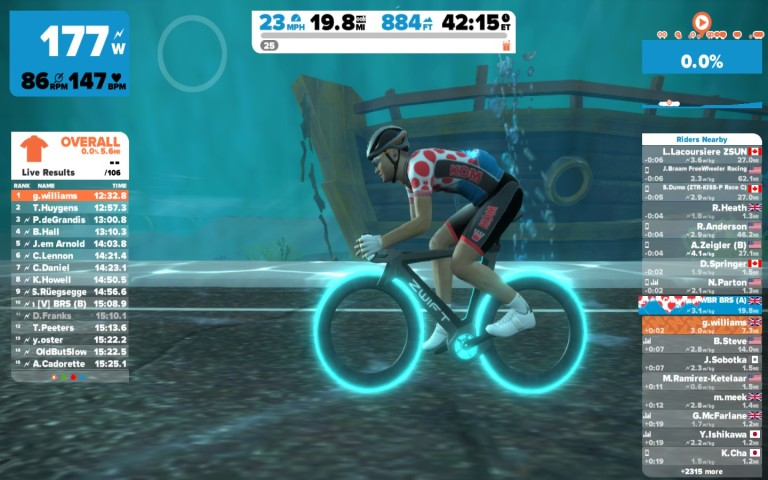 Mastering Zwift Racing – Chris Durham – Cyclist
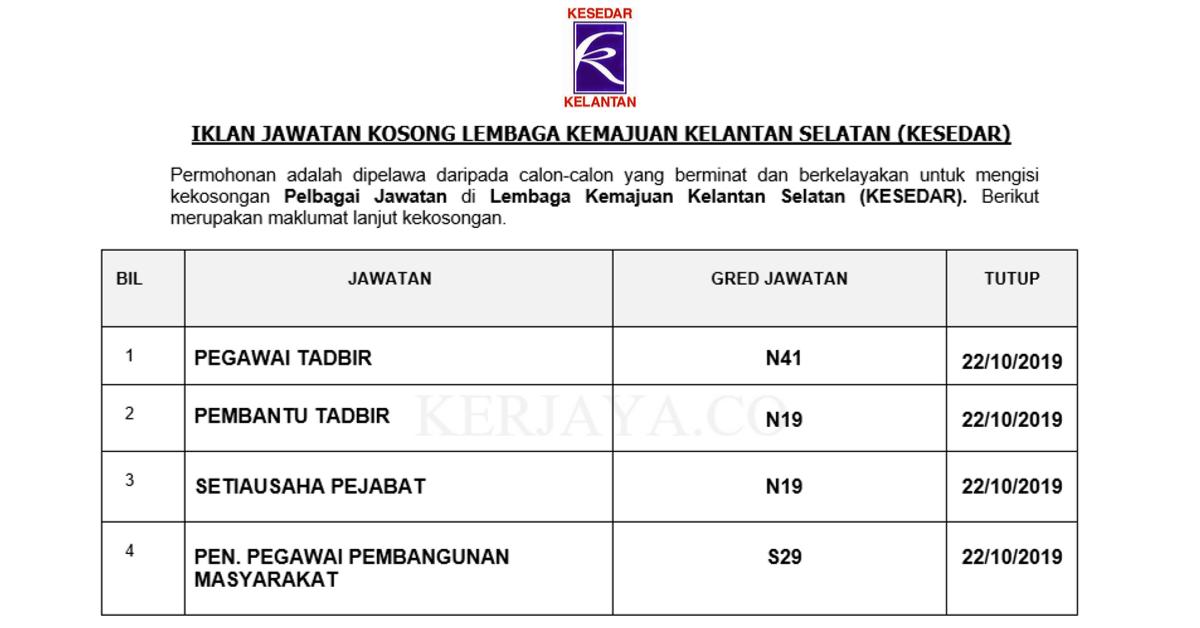 Jawatan Kosong Terkini Lembaga Kemajuan Kelantan Selatan Kesedar Kekosongan Jawatan Pentadbiran Pengurusan Kerja Kosong Kerajaan Swasta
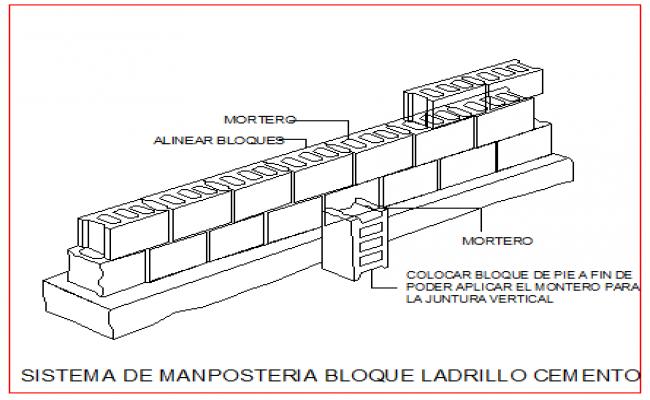 system of brick masonry cement block design drawing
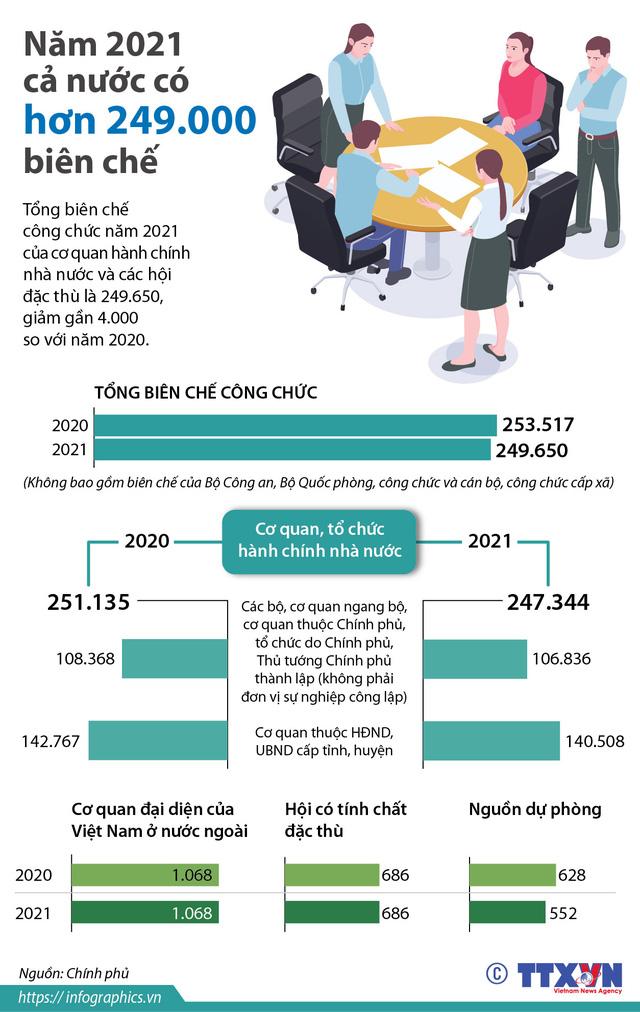 [INFOGRAPHIC] Giảm biên chế công chức năm 2021 như thế nào? - Ảnh 1.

Assignment.
Which lines run from the one containing "system of brick" to the end of the data above? Set down those lines exactly, and only those, without any pictures.

Answer box.
 system of brick masonry cement block design drawing
 [INFOGRAPHIC] Giảm biên chế công chức năm 2021 như thế nào? - Ảnh 1.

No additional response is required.